Task directions | Drop the images, then output the listing exactly.

Available data |

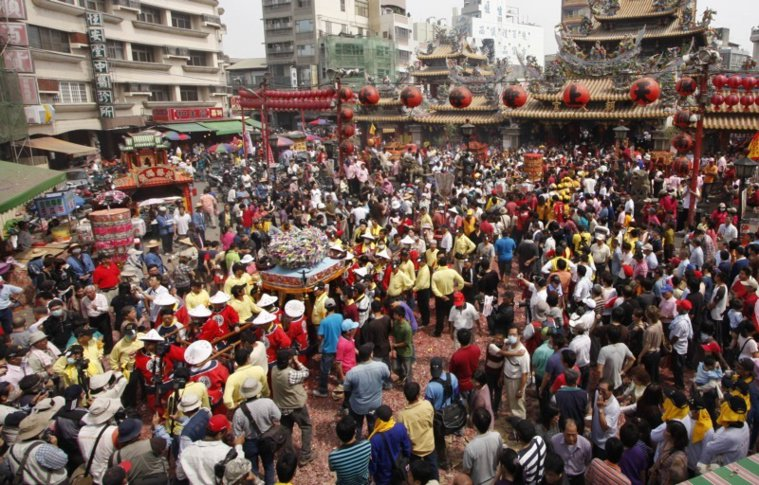 每年開春後天天有大批人潮到北港朝天宮進香熱滾滾。 圖/本報資料照片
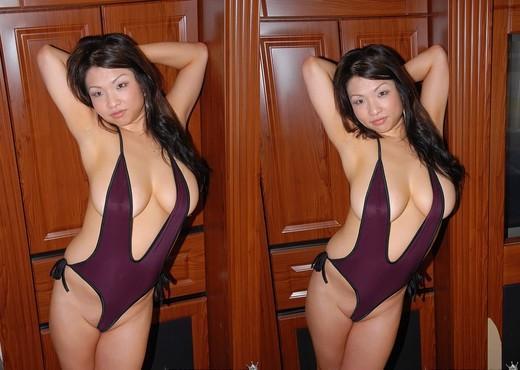 Alexis Monroe - Sexy Alexis - MILF Hunter - MILF Sexy Gallery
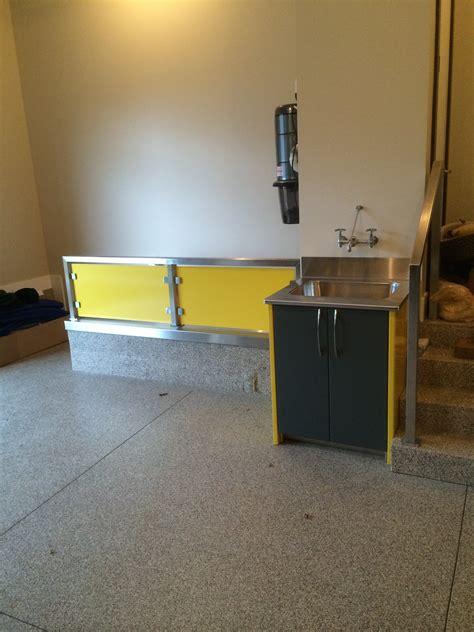Yellow Garage Cabinets Yellow Garage Cabinets Dsw Manufacturing Inc Dsw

Solution to this task |
 每年開春後天天有大批人潮到北港朝天宮進香熱滾滾。 圖/本報資料照片
 Alexis Monroe - Sexy Alexis - MILF Hunter - MILF Sexy Gallery
Yellow Garage Cabinets Yellow Garage Cabinets Dsw Manufacturing Inc Dsw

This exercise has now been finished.